Provided material>
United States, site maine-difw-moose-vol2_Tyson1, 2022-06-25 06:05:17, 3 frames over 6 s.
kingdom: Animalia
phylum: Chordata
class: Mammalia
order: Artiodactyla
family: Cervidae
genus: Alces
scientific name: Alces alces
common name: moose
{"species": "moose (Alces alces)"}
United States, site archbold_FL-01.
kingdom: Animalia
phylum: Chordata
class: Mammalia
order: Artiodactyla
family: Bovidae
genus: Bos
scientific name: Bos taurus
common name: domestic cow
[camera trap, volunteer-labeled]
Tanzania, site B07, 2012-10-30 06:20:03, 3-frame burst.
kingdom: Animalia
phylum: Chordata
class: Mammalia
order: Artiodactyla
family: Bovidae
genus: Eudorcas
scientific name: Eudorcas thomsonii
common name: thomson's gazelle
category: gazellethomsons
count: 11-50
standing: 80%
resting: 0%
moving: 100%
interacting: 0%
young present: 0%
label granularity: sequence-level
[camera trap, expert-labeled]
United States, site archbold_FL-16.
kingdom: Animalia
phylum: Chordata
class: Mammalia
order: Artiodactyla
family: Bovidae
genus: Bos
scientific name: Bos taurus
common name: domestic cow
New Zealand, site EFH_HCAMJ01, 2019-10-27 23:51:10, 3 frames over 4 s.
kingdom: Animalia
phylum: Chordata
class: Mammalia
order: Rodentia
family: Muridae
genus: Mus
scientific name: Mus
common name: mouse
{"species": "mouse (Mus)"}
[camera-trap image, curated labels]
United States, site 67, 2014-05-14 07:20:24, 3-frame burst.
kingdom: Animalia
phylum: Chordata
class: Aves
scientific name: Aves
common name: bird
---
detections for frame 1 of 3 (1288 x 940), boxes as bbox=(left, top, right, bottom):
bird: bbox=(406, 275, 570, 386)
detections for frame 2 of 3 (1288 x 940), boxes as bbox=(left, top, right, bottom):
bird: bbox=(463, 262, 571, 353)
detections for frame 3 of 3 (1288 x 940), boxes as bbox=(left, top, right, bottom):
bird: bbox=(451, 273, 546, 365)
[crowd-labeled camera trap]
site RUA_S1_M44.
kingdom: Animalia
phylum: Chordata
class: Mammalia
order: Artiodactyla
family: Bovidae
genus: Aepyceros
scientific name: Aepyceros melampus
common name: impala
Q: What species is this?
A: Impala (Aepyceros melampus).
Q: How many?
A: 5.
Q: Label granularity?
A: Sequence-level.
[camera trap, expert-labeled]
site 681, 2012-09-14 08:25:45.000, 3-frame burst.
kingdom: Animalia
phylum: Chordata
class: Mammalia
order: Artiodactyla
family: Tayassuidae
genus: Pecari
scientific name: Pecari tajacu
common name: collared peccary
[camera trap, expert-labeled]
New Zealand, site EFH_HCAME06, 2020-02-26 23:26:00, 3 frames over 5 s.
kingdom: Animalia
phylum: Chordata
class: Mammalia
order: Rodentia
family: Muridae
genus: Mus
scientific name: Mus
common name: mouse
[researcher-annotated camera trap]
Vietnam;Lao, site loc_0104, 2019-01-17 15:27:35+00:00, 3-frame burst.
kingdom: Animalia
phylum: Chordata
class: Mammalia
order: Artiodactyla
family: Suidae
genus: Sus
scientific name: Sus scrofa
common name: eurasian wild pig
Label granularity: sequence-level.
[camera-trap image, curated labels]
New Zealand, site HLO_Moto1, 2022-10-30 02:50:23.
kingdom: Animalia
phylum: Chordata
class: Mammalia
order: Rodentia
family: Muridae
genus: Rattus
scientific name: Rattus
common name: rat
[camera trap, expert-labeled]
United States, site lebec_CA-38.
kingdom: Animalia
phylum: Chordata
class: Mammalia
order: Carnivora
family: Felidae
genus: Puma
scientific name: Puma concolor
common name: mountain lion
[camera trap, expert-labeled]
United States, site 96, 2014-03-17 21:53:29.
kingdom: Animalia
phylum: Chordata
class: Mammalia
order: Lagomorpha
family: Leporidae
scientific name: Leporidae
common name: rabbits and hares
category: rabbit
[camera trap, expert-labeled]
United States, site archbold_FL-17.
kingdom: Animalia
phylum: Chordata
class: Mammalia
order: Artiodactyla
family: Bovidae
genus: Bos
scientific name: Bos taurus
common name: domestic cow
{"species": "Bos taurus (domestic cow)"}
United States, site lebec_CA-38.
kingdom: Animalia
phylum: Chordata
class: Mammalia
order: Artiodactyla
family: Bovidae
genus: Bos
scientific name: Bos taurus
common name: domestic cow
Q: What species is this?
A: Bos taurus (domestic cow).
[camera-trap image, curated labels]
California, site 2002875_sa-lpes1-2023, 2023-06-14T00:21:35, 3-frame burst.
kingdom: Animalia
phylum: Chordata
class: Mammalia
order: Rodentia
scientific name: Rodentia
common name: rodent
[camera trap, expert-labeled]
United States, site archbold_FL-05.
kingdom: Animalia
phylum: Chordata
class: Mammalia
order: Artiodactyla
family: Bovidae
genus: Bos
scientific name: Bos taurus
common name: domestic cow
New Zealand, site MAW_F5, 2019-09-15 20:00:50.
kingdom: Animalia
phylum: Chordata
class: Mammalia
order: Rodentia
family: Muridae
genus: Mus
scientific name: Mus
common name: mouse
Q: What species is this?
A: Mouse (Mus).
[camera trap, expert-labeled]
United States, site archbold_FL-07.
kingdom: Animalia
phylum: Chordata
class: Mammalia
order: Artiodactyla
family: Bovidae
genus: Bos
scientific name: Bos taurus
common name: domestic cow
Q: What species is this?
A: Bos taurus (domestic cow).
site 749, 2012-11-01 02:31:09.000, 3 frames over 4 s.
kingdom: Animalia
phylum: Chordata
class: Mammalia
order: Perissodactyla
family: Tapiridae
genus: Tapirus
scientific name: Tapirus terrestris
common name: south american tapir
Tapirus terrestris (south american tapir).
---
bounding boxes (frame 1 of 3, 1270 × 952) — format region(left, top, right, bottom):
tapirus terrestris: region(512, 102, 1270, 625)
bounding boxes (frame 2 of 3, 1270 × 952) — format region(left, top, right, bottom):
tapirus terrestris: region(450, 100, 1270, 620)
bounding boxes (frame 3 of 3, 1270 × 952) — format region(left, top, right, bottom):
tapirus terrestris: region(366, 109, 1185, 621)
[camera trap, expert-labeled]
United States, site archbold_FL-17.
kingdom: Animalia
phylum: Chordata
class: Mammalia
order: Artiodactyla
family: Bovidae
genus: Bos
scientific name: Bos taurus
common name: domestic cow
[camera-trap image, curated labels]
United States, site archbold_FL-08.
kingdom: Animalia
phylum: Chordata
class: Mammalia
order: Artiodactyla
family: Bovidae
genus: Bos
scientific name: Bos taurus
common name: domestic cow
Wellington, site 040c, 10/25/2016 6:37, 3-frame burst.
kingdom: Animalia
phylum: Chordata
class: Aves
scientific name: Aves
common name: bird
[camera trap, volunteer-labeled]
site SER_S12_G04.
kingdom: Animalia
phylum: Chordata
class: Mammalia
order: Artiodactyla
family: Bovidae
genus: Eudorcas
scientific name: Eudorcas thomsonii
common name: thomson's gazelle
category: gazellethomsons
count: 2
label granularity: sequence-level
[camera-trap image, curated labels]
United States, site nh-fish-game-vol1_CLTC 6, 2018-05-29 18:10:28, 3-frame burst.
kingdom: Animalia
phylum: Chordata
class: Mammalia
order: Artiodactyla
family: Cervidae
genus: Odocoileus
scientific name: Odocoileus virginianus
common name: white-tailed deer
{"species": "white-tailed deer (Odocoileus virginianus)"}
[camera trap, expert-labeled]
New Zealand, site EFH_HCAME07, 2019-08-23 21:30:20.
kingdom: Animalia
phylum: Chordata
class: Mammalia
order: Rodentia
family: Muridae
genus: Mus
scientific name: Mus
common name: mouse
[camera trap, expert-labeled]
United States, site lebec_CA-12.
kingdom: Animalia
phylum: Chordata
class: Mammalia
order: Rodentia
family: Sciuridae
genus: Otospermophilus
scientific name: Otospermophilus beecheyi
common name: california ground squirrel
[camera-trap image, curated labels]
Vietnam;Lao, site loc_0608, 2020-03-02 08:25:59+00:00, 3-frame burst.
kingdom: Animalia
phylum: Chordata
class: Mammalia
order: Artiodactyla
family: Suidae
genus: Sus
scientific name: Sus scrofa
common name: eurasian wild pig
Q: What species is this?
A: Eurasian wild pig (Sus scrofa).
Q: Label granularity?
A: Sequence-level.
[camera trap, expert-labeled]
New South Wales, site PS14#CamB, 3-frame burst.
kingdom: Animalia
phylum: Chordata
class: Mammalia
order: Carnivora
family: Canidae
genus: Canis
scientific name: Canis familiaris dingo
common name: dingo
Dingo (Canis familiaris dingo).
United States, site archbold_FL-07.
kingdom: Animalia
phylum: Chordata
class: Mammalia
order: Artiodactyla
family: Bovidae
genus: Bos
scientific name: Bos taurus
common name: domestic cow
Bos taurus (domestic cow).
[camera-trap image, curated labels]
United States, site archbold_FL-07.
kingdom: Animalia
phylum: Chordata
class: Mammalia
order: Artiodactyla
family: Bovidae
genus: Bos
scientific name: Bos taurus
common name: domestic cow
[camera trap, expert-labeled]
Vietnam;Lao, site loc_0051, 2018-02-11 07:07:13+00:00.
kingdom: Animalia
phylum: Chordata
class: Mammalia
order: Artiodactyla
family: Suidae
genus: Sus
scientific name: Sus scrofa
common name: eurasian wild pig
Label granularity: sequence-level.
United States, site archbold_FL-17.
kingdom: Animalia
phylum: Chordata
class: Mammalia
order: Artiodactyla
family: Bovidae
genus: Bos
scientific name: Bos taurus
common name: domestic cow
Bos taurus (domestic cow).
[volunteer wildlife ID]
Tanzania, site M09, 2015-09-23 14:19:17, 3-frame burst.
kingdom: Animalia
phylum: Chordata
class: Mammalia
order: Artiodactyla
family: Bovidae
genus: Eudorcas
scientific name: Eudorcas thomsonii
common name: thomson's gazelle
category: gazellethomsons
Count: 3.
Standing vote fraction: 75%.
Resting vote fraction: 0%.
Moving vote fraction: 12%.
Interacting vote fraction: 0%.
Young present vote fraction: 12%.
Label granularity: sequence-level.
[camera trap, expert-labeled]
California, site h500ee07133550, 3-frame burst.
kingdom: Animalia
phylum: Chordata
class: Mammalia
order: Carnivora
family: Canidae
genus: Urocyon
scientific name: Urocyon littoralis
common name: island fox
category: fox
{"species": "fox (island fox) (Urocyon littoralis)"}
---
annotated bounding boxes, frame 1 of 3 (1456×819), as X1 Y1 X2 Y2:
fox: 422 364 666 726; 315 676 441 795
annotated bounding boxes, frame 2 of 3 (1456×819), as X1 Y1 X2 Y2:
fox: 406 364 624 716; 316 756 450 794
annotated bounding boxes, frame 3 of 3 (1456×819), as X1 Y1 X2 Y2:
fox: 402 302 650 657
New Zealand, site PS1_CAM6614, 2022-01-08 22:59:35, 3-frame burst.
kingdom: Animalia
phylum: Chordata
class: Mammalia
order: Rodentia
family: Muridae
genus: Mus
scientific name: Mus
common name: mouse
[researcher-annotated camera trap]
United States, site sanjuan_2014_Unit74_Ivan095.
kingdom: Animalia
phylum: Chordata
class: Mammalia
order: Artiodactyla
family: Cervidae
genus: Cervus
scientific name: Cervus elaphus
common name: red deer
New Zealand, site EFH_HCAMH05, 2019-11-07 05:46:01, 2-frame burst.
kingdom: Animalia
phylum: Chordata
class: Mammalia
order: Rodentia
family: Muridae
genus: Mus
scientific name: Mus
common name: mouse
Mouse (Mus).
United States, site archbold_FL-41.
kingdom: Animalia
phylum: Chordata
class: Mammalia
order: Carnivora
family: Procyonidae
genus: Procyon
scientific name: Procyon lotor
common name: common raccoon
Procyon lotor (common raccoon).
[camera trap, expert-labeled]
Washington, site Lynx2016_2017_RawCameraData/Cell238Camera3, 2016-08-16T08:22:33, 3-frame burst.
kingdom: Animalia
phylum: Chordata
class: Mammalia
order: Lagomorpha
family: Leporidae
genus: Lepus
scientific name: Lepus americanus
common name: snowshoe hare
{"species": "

Task objective>
The expected answer is an exact copy of the lines above, beginning at the line with "United States, site 96, 2014-03-17 21:53:29." and ending at the line with "2023-06-14T00:21:35, 3-frame burst.", with both ends in.

The completed task>
United States, site 96, 2014-03-17 21:53:29.
kingdom: Animalia
phylum: Chordata
class: Mammalia
order: Lagomorpha
family: Leporidae
scientific name: Leporidae
common name: rabbits and hares
category: rabbit
[camera trap, expert-labeled]
United States, site archbold_FL-17.
kingdom: Animalia
phylum: Chordata
class: Mammalia
order: Artiodactyla
family: Bovidae
genus: Bos
scientific name: Bos taurus
common name: domestic cow
{"species": "Bos taurus (domestic cow)"}
United States, site lebec_CA-38.
kingdom: Animalia
phylum: Chordata
class: Mammalia
order: Artiodactyla
family: Bovidae
genus: Bos
scientific name: Bos taurus
common name: domestic cow
Q: What species is this?
A: Bos taurus (domestic cow).
[camera-trap image, curated labels]
California, site 2002875_sa-lpes1-2023, 2023-06-14T00:21:35, 3-frame burst.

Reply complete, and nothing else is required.